**Obiettivi:**
- 1) Rispondi alle seguenti domande sul testo dedicato a Danilo Mason:
(a) A chi è attribuita la citazione in dialetto posta in apertura?
(b) Quale figura il testo esclude esplicitamente per Mason, pur accostandolo a cantastorie e poeti?
(c) In quali modi si sposta Mason secondo il testo?
- 2) Nel testo su Danilo Mason, elenca tutti i tipi di fiume citati nella frase che inizia con "Se poi sono affidate alla scrittura".

**Documento:**
+++++
Parché scrivo in dialeto…?
Dante, Petrarca e quel dai Diese Giorni
gà pur scrito in toscan.

Seguo l’esempio.

Giacomo Ca’ Zorzi (Giacomo Noventa)

Uomo in cammino.
Non riesco a pensare ad altra immagine quando mi figuro Danilo Mason.
Zaino in spalla, a piedi o in bici. Per pianure o su scoscese salite. In compagnia, se serve o se capita in solitudine.
Cantastorie, aedo, rapsodo, troviero o trovatore. Comunque poeta.
E tuttavia mai menestrello. Menestrello allude alla corte, al canto rivolto al signore, ad un parlare subalterno, alla parola asservita e servile.
Danilo no, perchè Danilo è un uomo libero. Sceglie da solo le strade su cui camminare, individua le mete, i traguardi.
Così Mason ha deciso che il versante giusto della sua vita è quello del darsi, è quello dello spendersi.
Con lo strumento della parola che può sembrare semplice ed invece è complesso, difficile, impegnativo. Perchè le parole sono fiume.
Se poi sono affidate alla scrittura sono fiume in piena, fiume ricco d’acque, fiume di risorgiva perennemente alimentato, fiume di ghiacciaio che avverte le stagioni (e le attende e le marca), fiume di pianura e fiume di montagna.
Fiume che modella il paesaggio e scorre imperioso. Che non vuole dighe o argini perchè già da sé conosce il cammino, senza costrizioni. Fiume che di tanto in tanto si fa lago e sempre cerca il mare. Fiume che trascina pietre e rami. Che conserva, nel suo andare, memoria di ogni luogo che attraversa.
La porta lontano, quella memoria. La partecipa a tutti e a ognuno la comunica.
E se poi la parola scritta scopre la misura, l’armonia, il giro ampio e sonoro del dialetto è fiume alla cui sorgente tutti si dissetano e alla cui riva tutti accorrono. Uno stare insieme vitale e diffuso in ognuno, una ricetta esistenziale, un approccio alla quotidianità.
+++++
**Voci mostrate:**
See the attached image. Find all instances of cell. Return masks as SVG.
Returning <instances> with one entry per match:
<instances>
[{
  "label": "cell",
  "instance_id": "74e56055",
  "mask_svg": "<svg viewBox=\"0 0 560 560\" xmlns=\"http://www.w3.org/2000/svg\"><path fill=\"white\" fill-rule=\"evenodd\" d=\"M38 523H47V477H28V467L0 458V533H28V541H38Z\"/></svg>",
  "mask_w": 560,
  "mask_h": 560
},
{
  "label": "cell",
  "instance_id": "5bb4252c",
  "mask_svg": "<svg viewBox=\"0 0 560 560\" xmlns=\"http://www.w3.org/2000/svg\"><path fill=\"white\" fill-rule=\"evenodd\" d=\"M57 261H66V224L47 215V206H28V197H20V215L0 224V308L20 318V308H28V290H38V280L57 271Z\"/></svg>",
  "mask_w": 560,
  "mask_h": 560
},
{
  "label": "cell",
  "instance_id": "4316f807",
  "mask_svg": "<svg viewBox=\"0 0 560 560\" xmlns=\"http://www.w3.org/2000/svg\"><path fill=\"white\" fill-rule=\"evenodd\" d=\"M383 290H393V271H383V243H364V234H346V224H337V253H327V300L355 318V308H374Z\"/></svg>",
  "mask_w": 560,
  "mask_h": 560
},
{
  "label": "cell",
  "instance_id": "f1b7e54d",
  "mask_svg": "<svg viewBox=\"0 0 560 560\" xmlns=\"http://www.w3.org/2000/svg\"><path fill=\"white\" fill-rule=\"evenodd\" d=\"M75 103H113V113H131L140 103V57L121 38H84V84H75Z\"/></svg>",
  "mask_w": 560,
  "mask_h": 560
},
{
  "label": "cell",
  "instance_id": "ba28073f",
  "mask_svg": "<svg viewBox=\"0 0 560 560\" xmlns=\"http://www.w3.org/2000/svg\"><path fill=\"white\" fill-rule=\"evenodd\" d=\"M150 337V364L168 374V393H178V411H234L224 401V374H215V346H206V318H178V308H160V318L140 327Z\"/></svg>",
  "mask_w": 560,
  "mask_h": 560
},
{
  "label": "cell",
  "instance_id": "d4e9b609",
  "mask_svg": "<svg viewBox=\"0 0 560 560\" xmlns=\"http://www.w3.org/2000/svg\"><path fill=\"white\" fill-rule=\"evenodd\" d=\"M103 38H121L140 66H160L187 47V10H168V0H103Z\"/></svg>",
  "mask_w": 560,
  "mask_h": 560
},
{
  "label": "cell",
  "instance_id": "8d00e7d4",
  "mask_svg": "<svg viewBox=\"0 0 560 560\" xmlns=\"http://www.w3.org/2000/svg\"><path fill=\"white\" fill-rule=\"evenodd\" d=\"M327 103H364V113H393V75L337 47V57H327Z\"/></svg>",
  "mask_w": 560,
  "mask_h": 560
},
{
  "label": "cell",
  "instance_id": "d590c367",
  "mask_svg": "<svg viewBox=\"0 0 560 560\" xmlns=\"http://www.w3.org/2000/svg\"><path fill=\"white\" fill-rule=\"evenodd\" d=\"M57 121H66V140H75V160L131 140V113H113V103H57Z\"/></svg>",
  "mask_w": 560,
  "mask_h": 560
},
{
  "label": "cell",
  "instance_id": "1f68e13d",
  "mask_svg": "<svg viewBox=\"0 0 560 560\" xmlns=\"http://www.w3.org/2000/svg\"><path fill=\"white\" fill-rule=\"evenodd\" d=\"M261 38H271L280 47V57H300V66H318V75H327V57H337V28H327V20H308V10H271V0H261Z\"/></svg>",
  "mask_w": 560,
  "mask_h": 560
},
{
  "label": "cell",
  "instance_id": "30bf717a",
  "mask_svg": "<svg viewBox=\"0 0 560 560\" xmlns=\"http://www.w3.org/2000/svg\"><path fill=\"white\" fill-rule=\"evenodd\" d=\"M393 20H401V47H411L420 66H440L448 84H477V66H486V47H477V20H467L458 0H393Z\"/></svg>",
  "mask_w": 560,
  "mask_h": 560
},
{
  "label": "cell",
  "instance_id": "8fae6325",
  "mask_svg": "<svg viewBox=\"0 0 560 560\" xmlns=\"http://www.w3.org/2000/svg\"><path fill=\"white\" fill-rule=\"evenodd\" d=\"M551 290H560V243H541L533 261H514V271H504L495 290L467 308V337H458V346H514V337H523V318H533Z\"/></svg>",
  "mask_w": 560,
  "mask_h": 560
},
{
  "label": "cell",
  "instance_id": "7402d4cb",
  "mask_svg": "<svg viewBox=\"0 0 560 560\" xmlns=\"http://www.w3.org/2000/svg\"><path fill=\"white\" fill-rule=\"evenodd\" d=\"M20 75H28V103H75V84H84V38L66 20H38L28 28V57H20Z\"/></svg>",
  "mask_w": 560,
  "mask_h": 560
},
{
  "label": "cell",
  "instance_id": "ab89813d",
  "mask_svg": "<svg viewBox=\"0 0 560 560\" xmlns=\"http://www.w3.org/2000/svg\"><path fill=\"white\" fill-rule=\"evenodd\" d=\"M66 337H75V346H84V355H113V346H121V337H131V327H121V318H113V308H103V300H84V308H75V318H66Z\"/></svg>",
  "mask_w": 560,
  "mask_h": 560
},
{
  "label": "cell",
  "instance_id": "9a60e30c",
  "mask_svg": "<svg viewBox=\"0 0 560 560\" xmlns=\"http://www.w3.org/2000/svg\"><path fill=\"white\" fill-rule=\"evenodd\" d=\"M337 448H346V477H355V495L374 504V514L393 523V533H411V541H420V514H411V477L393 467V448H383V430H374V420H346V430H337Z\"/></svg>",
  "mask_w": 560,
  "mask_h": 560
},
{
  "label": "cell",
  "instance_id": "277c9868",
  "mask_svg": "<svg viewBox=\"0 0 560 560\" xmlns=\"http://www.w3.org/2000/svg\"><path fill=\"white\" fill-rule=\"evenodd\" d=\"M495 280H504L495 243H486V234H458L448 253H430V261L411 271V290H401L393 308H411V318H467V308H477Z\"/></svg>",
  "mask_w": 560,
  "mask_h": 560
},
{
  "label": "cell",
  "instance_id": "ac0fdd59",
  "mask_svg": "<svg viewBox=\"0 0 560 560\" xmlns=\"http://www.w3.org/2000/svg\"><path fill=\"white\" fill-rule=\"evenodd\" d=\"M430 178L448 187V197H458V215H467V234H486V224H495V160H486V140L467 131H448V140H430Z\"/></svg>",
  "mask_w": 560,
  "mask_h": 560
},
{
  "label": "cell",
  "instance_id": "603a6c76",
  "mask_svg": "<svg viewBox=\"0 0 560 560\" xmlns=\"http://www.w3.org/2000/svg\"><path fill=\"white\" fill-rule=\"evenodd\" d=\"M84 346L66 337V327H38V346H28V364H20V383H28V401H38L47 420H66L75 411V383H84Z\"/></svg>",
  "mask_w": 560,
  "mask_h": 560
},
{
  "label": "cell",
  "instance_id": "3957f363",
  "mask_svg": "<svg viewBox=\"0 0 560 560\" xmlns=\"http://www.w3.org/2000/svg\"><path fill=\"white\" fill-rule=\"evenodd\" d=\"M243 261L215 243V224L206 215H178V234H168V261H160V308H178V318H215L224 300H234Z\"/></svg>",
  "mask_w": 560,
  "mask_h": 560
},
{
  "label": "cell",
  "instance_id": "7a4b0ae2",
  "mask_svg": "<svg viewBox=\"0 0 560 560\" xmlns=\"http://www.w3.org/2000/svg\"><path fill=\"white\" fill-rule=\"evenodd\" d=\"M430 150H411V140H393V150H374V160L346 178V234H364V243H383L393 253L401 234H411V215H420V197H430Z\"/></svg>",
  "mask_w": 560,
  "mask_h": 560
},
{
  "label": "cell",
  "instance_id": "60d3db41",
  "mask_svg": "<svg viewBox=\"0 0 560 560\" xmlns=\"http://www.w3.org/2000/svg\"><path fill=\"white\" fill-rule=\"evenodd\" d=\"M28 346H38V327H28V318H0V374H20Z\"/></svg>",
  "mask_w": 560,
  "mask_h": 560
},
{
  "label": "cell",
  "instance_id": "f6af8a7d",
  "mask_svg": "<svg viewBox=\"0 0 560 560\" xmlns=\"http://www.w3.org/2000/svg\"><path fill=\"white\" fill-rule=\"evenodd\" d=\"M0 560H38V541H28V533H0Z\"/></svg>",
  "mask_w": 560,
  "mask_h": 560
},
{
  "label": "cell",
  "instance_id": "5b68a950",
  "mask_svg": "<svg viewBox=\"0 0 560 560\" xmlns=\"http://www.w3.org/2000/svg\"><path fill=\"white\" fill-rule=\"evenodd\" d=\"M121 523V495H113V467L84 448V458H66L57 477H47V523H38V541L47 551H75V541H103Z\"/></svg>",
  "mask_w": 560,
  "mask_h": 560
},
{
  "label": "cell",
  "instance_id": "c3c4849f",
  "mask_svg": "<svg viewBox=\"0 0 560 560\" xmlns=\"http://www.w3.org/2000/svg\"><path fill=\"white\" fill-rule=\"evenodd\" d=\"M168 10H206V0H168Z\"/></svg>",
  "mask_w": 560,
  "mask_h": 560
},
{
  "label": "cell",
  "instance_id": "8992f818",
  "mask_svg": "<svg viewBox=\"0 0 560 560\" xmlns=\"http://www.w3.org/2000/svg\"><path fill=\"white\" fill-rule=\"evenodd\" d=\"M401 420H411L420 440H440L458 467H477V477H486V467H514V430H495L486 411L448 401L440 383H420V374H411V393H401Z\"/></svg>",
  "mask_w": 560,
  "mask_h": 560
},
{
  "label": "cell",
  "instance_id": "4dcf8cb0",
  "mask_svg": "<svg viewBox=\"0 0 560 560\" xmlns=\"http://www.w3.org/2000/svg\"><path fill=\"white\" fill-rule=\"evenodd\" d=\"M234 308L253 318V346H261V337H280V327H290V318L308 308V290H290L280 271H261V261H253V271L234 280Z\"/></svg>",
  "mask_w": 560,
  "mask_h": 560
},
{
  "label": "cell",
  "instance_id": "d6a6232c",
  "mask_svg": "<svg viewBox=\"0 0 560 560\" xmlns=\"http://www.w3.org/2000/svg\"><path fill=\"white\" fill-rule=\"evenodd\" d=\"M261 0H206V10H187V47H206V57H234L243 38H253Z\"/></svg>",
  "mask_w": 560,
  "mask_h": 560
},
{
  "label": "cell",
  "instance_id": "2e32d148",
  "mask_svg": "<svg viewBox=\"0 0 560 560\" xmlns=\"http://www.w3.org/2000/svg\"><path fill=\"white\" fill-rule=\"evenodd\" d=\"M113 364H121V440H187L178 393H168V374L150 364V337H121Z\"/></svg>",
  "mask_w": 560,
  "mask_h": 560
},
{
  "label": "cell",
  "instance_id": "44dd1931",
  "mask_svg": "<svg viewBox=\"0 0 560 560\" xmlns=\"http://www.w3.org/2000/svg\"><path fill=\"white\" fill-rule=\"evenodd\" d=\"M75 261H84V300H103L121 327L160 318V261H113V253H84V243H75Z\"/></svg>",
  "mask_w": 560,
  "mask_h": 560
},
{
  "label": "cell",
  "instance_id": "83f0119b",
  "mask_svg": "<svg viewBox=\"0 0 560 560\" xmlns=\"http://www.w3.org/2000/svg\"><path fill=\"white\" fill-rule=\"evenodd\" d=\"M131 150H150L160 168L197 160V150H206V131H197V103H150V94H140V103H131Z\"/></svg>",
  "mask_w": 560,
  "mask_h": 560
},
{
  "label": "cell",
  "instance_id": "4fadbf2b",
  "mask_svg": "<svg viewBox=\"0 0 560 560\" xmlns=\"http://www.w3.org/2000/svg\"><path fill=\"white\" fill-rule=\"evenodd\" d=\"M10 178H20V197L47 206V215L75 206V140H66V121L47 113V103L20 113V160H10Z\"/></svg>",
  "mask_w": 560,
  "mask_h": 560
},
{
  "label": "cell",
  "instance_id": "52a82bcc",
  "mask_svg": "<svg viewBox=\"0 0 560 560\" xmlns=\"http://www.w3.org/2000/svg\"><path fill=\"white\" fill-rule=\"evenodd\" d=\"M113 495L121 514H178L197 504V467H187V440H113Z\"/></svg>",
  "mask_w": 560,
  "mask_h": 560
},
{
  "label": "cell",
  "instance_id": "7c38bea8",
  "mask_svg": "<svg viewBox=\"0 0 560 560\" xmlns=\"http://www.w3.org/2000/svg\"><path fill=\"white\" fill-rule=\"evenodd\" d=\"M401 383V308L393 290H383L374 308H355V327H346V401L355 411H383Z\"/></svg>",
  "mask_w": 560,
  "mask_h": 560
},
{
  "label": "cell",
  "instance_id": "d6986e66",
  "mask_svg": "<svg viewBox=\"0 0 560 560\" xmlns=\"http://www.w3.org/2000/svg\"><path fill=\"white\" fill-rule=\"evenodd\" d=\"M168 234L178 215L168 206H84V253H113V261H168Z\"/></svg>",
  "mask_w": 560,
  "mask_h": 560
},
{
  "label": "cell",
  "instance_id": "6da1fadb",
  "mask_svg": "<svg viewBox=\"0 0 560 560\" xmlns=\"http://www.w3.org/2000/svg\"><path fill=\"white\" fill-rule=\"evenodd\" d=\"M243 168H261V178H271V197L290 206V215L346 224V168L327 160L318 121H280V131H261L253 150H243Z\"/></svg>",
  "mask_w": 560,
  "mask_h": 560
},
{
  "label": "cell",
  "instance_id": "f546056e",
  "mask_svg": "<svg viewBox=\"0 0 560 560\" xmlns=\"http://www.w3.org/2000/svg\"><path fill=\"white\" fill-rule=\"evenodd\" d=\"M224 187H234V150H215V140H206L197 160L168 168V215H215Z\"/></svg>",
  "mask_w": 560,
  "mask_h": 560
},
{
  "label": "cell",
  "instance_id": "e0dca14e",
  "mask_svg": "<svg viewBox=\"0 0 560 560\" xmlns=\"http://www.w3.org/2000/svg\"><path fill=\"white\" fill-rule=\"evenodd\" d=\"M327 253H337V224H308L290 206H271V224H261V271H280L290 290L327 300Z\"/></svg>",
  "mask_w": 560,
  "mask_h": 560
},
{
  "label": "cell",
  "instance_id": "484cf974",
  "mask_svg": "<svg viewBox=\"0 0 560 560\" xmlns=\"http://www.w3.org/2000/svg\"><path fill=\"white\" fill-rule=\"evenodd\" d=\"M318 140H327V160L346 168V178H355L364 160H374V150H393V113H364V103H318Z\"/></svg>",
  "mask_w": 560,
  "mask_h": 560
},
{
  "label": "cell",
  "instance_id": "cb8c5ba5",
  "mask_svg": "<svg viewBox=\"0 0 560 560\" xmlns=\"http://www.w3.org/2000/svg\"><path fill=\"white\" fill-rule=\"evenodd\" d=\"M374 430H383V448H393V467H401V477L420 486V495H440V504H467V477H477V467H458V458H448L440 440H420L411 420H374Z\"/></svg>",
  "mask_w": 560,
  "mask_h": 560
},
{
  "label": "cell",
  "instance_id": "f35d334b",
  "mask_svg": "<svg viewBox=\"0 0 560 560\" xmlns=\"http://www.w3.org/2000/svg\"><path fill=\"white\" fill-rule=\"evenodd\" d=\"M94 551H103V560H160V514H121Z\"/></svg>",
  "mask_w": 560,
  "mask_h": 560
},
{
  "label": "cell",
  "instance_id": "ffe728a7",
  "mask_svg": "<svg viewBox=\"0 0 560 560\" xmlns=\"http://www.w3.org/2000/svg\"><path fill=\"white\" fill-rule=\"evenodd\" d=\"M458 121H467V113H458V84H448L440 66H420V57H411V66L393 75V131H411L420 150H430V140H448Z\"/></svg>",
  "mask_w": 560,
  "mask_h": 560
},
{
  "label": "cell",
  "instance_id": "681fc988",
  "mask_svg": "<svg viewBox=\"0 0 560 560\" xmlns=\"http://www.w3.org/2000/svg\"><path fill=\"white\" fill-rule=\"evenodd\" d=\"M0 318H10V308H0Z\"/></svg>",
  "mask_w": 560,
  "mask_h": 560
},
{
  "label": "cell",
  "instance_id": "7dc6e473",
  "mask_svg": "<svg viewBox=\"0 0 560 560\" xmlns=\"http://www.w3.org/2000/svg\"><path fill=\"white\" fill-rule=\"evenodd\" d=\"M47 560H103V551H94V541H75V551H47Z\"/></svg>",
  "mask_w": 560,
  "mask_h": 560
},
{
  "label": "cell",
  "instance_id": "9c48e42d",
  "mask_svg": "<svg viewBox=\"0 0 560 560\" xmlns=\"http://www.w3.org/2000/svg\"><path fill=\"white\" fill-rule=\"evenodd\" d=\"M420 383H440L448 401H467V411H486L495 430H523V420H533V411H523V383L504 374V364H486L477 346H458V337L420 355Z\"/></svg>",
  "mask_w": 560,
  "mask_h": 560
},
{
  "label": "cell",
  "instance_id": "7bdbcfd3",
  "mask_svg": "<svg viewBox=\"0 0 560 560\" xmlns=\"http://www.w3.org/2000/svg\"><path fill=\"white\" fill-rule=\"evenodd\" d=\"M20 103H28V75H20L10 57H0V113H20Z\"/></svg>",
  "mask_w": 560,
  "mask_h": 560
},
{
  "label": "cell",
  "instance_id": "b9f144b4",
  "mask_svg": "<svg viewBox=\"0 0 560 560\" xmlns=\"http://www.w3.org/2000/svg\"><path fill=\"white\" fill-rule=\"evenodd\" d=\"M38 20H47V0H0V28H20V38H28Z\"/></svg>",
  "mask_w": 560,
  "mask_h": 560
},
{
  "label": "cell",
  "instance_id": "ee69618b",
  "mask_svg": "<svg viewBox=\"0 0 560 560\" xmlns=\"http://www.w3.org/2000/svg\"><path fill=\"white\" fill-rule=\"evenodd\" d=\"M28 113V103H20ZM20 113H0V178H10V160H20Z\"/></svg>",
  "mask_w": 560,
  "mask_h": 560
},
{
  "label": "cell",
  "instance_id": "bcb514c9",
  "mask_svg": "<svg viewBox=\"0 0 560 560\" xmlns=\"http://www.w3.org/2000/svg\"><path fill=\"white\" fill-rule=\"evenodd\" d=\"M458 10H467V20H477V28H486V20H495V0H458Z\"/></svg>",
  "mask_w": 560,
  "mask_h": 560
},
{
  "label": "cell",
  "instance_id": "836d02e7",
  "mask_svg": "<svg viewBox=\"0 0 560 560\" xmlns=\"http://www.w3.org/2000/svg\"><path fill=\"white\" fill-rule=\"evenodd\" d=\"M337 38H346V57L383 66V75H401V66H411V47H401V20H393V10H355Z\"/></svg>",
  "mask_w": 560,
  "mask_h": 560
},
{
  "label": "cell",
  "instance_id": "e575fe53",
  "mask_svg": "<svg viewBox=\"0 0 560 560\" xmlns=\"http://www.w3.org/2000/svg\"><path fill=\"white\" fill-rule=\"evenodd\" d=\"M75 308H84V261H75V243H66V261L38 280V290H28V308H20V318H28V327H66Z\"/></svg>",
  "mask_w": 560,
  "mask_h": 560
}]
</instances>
+++++
**Soluzioni:**
- 1)
(a) A Giacomo Ca' Zorzi (Giacomo Noventa).
(b) Il menestrello.
(c) A piedi o in bici, con lo zaino in spalla.

- 2)
- fiume in piena
- fiume ricco d'acque
- fiume di risorgiva perennemente alimentato
- fiume di ghiacciaio che avverte le stagioni
- fiume di pianura
- fiume di montagna